Complete the phrase: People would be surprised to know that I …
… am a die-hard, totally obsessed Phish fan.

My biggest challenge is …
… contributing to social conversations in a meaningful way. I’m pretty quiet and reserved by nature, and keeping up the energy needed to be social doesn’t come naturally to me.

What profession other than your own would you most like to attempt, and what profession would you want nothing to do with?
Like any sane and reasonable person, I’d like to be an astronaut. But since it’s too late for me to pursue that, I’d love to own a restaurant, preferably a deli or luncheonette. Otherwise, I’d love to work in the video-game industry. There are a lot of fascinating things going on there, most of which are outside the gaze of the mainstream media. It’s sort of a new frontier in storytelling, with the unique nature of interactivity allowing for things that can’t be accomplished in any other medium. I would never be able to work in finance. Not because it’s not a fine profession, but because I just can’t do the number crunching. Words and sentences make sense to me in a way that numbers never have.


Anne Miksza

Anne Miksza
Assistant Director of Study Abroad
Metropolitan Campus and Florham Campus

How long have you been at FDU?
I have been working here full-time for about 5.5 years.

What book or film did you recently enjoy? Why would you recommend it?
I recently completed Stephen King’s 11/22/63. Normally I’m not one to hunt down King’s novels but I COULD NOT put this one down. It’s the perfect mix of character development and storytelling that just pulls you in. You almost immediately become engrossed in the story to the point that it’s hard to believe you aren’t in fact living in 1958.

Something I’ve always wanted to learn is …
I’d like to be more useful with my hands. I’d love to learn some carpentry skills and know how to build something.

My first job was…
… Organizing ribbons and balloons in my mother’s flower shop. I’m pretty sure I made about $1 per row and spent it all immediately on candy at the shop next door.

One of the things I have in my refrigerator all the time is …
… olives! Simply because they’re delicious.

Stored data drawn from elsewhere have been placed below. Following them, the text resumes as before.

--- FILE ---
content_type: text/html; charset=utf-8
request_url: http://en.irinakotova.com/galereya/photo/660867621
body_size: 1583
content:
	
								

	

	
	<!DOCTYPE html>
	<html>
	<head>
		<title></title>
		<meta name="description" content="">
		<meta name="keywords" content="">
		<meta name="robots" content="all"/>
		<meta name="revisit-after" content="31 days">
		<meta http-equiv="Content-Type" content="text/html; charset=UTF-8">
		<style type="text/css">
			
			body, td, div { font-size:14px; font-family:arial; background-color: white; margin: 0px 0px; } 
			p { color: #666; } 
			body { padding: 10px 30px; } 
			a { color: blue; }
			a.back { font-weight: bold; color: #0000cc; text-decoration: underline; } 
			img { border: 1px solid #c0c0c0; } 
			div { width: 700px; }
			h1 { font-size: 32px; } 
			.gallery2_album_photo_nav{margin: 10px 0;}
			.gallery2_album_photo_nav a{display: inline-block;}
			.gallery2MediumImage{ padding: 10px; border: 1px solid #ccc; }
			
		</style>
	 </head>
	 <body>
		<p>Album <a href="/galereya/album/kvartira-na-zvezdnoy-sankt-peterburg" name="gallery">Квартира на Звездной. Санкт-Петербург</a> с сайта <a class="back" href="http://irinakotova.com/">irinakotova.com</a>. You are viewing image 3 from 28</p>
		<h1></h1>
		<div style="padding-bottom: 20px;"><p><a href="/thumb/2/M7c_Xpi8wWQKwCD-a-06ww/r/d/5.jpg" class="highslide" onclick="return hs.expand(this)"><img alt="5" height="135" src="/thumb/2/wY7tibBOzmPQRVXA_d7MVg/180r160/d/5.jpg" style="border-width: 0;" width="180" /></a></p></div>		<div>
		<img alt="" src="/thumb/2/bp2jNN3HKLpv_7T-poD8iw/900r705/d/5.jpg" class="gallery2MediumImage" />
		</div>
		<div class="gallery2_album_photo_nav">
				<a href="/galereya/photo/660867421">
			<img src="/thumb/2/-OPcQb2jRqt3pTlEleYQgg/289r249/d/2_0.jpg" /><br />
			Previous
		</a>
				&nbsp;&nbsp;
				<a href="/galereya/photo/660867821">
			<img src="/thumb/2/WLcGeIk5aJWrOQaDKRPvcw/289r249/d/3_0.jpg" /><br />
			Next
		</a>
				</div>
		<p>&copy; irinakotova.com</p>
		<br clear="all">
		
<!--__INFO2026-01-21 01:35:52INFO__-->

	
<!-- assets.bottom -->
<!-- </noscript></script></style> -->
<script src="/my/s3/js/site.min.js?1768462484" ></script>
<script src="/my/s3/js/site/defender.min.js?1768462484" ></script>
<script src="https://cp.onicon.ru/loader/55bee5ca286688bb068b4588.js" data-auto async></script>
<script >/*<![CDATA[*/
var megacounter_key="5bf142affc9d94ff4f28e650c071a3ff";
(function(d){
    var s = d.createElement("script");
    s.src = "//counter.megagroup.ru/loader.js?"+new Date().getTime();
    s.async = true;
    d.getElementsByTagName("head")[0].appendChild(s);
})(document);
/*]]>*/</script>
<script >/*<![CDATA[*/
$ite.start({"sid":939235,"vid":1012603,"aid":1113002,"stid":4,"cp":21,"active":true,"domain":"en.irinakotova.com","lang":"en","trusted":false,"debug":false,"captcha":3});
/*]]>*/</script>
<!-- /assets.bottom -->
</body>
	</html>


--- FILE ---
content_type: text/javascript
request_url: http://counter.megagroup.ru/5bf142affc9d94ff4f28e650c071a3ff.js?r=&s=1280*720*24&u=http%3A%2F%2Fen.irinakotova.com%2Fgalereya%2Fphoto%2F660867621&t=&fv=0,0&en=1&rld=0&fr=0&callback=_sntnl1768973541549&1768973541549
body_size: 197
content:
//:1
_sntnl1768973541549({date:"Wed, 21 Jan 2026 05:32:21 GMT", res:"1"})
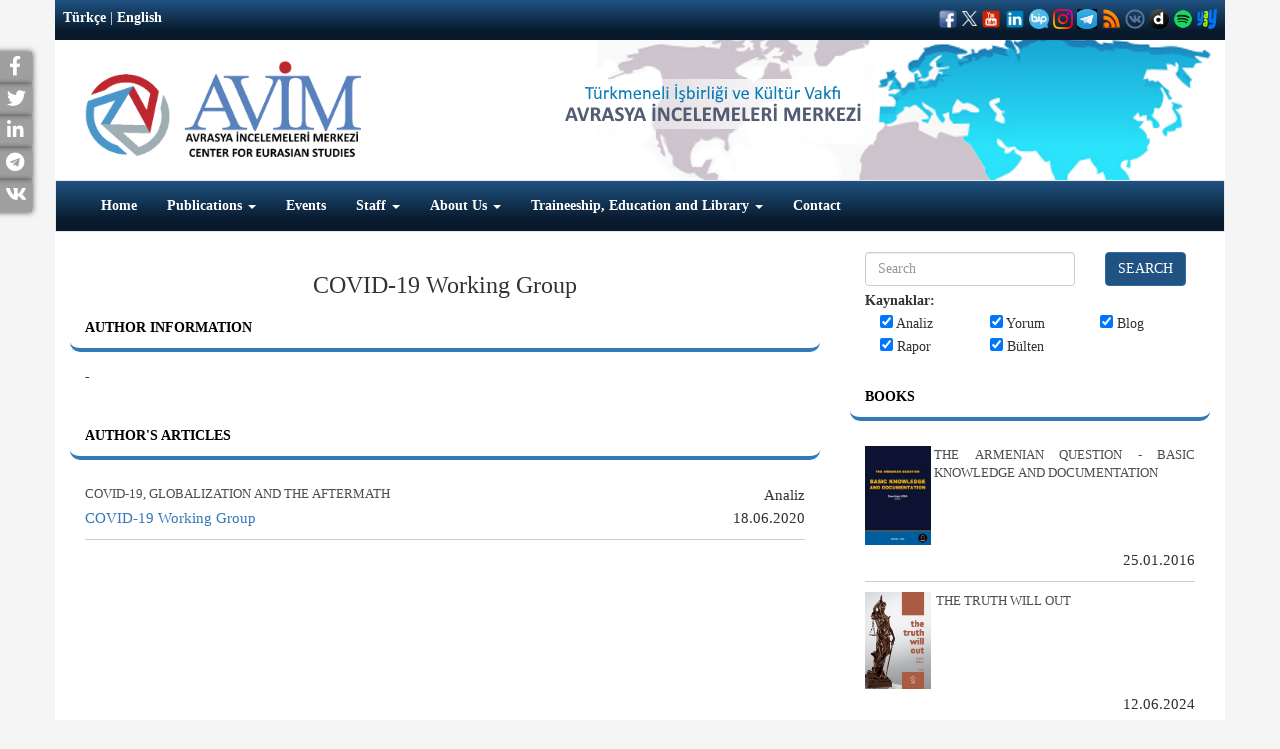

--- FILE ---
content_type: text/javascript
request_url: https://www.avim.org.tr/plugins/datetimepicker/tr.js
body_size: 890
content:
//! moment.js locale configuration
//! locale : turkish (tr)
//! authors : Erhan Gundogan : https://github.com/erhangundogan,
//!           Burak Yiğit Kaya: https://github.com/BYK

(function (global, factory) {
   typeof exports === 'object' && typeof module !== 'undefined' ? factory(require('../moment')) :
   typeof define === 'function' && define.amd ? define(['moment'], factory) :
   factory(global.moment)
}(this, function (moment) { 'use strict';


    var suffixes = {
        1: '\'inci',
        5: '\'inci',
        8: '\'inci',
        70: '\'inci',
        80: '\'inci',
        2: '\'nci',
        7: '\'nci',
        20: '\'nci',
        50: '\'nci',
        3: '\'üncü',
        4: '\'üncü',
        100: '\'üncü',
        6: '\'ncı',
        9: '\'uncu',
        10: '\'uncu',
        30: '\'uncu',
        60: '\'ıncı',
        90: '\'ıncı'
    };

    var tr = moment.defineLocale('tr', {
        months : 'Ocak_Şubat_Mart_Nisan_Mayıs_Haziran_Temmuz_Ağustos_Eylül_Ekim_Kasım_Aralık'.split('_'),
        monthsShort : 'Oca_Şub_Mar_Nis_May_Haz_Tem_Ağu_Eyl_Eki_Kas_Ara'.split('_'),
        weekdays : 'Pazar_Pazartesi_Salı_Çarşamba_Perşembe_Cuma_Cumartesi'.split('_'),
        weekdaysShort : 'Paz_Pts_Sal_Çar_Per_Cum_Cts'.split('_'),
        weekdaysMin : 'Pz_Pt_Sa_Ça_Pe_Cu_Ct'.split('_'),
        longDateFormat : {
            LT : 'HH:mm',
            LTS : 'LT:ss',
            L : 'DD.MM.YYYY',
            LL : 'D MMMM YYYY',
            LLL : 'D MMMM YYYY LT',
            LLLL : 'dddd, D MMMM YYYY LT'
        },
        calendar : {
            sameDay : '[bugün saat] LT',
            nextDay : '[yarın saat] LT',
            nextWeek : '[haftaya] dddd [saat] LT',
            lastDay : '[dün] LT',
            lastWeek : '[geçen hafta] dddd [saat] LT',
            sameElse : 'L'
        },
        relativeTime : {
            future : '%s sonra',
            past : '%s önce',
            s : 'birkaç saniye',
            m : 'bir dakika',
            mm : '%d dakika',
            h : 'bir saat',
            hh : '%d saat',
            d : 'bir gün',
            dd : '%d gün',
            M : 'bir ay',
            MM : '%d ay',
            y : 'bir yıl',
            yy : '%d yıl'
        },
        ordinalParse: /\d{1,2}'(inci|nci|üncü|ncı|uncu|ıncı)/,
        ordinal : function (number) {
            if (number === 0) {  // special case for zero
                return number + '\'ıncı';
            }
            var a = number % 10,
                b = number % 100 - a,
                c = number >= 100 ? 100 : null;
            return number + (suffixes[a] || suffixes[b] || suffixes[c]);
        },
        week : {
            dow : 1, // Monday is the first day of the week.
            doy : 7  // The week that contains Jan 1st is the first week of the year.
        }
    });

    return tr;

}));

Complete the phrase: People would be surprised to know that I …
… spend a lot of my time running or looking for community volunteer activities. I ran my third marathon this fall and hope to help encourage others to do the same.

My biggest challenge is …
… procrastination!

What profession other than your own would you most like to attempt, and what profession would you want nothing to do with?
I would love to be a nurse. I’ve had the opportunity to work in the health care field in other capacities before and have always enjoyed it. I would never want to be a prison guard!


Kalyan Mondal

Kalyan Mondal
Associate Professor of Electrical Engineering, Coordinator of the Information Technology Program and Director of the Center for Cybersecurity and Information Assurance
Metropolitan Campus

How long have you been at FDU?
Ten years.

If you could meet anyone in the world, whom would you pick? Why?
The Dalai Lama. He is the spiritual leader who can explain the purpose of our life and how to achieve that amongst all the negatives of this world.

What book or film did you recently enjoy? Why would you recommend it?
My daughter recently recommended reading HBD’s 10 Must Reads On Managing Yourself [published by Harvard Business Review and which includes a bonus article on “How Will You Measure Your Life?”]. This book includes 11 articles on this important aspect of everyone’s life, and I recommend it for a critical look in the mirror of oneself.

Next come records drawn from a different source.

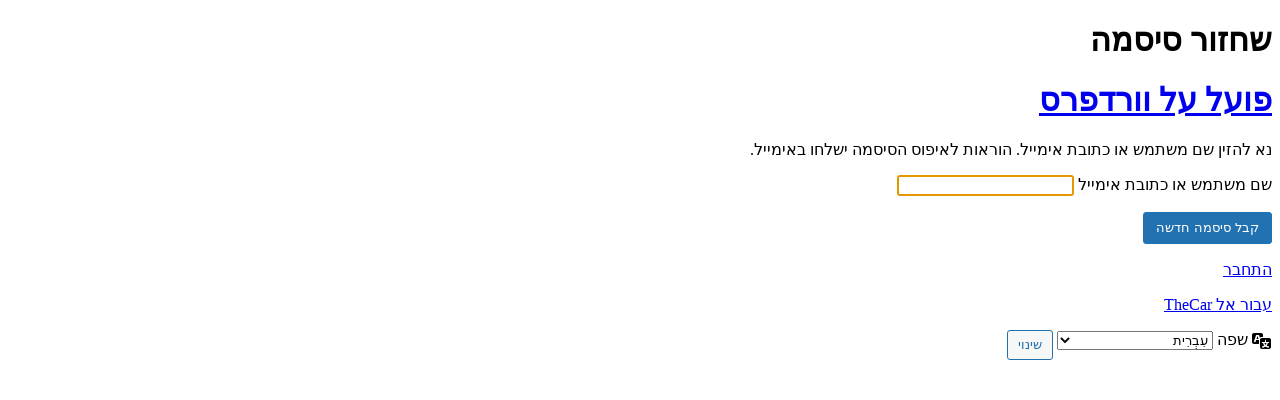

--- FILE ---
content_type: text/html; charset=UTF-8
request_url: https://thecar.co.il/wudmffu/?action=lostpassword&redirect_to=https%3A%2F%2Fthecar.co.il%2F%25d7%259e%25d7%2597%25d7%25a7%25d7%25a8-%25d7%259e%25d7%2595%25d7%259b%25d7%2599%25d7%2597-%25d7%2599%25d7%25a6%25d7%25a8%25d7%25a0%25d7%2599%25d7%2595%25d7%25aa-%25d7%25a8%25d7%259b%25d7%2591-%25d7%259e%25d7%25a2%25d7%259b%25d7%2591%25d7%2595%25d7%25aa-%25d7%25a7%25d7%25a8%25d7%2599%25d7%2590%25d7%2595%25d7%25aa-%25d7%259c%2F
body_size: 1229
content:
<!DOCTYPE html>
	<html dir="rtl" lang="he-IL">
	<head>
	<meta http-equiv="Content-Type" content="text/html; charset=UTF-8" />
	<title>שחזור סיסמה &rsaquo; TheCar &#8212; וורדפרס</title>
	<meta name='robots' content='noindex, follow' />
<link rel='stylesheet' id='dashicons-css' href='https://thecar.co.il/wp-includes/css/dashicons.min.css?ver=6.8.2' media='all' />
<link rel='stylesheet' id='buttons-rtl-css' href='https://thecar.co.il/wp-includes/css/buttons-rtl.min.css?ver=6.8.2' media='all' />
<link rel='stylesheet' id='forms-rtl-css' href='https://thecar.co.il/wp-admin/css/forms-rtl.min.css?ver=6.8.2' media='all' />
<link rel='stylesheet' id='l10n-rtl-css' href='https://thecar.co.il/wp-admin/css/l10n-rtl.min.css?ver=6.8.2' media='all' />
<link rel='stylesheet' id='login-rtl-css' href='https://thecar.co.il/wp-admin/css/login-rtl.min.css?ver=6.8.2' media='all' />
	<meta name='referrer' content='strict-origin-when-cross-origin' />
		<meta name="viewport" content="width=device-width, initial-scale=1.0" />
		</head>
	<body class="login no-js login-action-lostpassword wp-core-ui rtl  locale-he-il">
	<script>
document.body.className = document.body.className.replace('no-js','js');
</script>

				<h1 class="screen-reader-text">שחזור סיסמה</h1>
			<div id="login">
		<h1 role="presentation" class="wp-login-logo"><a href="https://he.wordpress.org/">פועל על וורדפרס</a></h1>
	<div class="notice notice-info message"><p>נא להזין שם משתמש או כתובת אימייל. הוראות לאיפוס הסיסמה ישלחו באימייל.</p></div>

		<form name="lostpasswordform" id="lostpasswordform" action="https://thecar.co.il/wudmffu/?action=lostpassword" method="post">
			<p>
				<label for="user_login">שם משתמש או כתובת אימייל</label>
				<input type="text" name="user_login" id="user_login" class="input" value="" size="20" autocapitalize="off" autocomplete="username" required="required" />
			</p>
						<input type="hidden" name="redirect_to" value="https://thecar.co.il/%d7%9e%d7%97%d7%a7%d7%a8-%d7%9e%d7%95%d7%9b%d7%99%d7%97-%d7%99%d7%a6%d7%a8%d7%a0%d7%99%d7%95%d7%aa-%d7%a8%d7%9b%d7%91-%d7%9e%d7%a2%d7%9b%d7%91%d7%95%d7%aa-%d7%a7%d7%a8%d7%99%d7%90%d7%95%d7%aa-%d7%9c/" />
			<p class="submit">
				<input type="submit" name="wp-submit" id="wp-submit" class="button button-primary button-large" value="קבל סיסמה חדשה" />
			</p>
		</form>

		<p id="nav">
			<a class="wp-login-log-in" href="https://thecar.co.il/wudmffu/">התחבר</a>
					</p>
				<p id="backtoblog">
			<a href="https://thecar.co.il/">עבור אל TheCar</a>		</p>
			</div>
				<div class="language-switcher">
				<form id="language-switcher" method="get">

					<label for="language-switcher-locales">
						<span class="dashicons dashicons-translation" aria-hidden="true"></span>
						<span class="screen-reader-text">
							שפה						</span>
					</label>

					<select name="wp_lang" id="language-switcher-locales"><option value="en_US" lang="en" data-installed="1">English (United States)</option>
<option value="he_IL" lang="he" selected='selected' data-installed="1">עִבְרִית</option></select>
					
											<input type="hidden" name="redirect_to" value="https://thecar.co.il/%d7%9e%d7%97%d7%a7%d7%a8-%d7%9e%d7%95%d7%9b%d7%99%d7%97-%d7%99%d7%a6%d7%a8%d7%a0%d7%99%d7%95%d7%aa-%d7%a8%d7%9b%d7%91-%d7%9e%d7%a2%d7%9b%d7%91%d7%95%d7%aa-%d7%a7%d7%a8%d7%99%d7%90%d7%95%d7%aa-%d7%9c/" />
					
											<input type="hidden" name="action" value="lostpassword" />
					
						<input type="submit" class="button" value="שינוי">

					</form>
				</div>
			
	<script>
		try{document.getElementById('user_login').focus();}catch(e){}
		if(typeof wpOnload==='function')wpOnload();
		
</script>
	</body>
	</html>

Something I’ve always wanted to learn is …
… a language like Spanish or Chinese.

My first job was …
… a lecturer at the University of California, Santa Barbara, teaching undergraduate courses on active and passive filters and circuit theory.

One of the things I have in my refrigerator all the time is …
… a carton of milk.

Complete the phrase: People would be surprised to know that I …
… make mistakes, miss opportunities to apologize for some of them and fix only a few of them.

My biggest challenge is …
… devoting an adequate amount of time to balancing my family life with my professional life.

What profession other than your own would you most like to attempt, and what profession would you want nothing to do with?
I would like to try finance and accounting and not become a politician.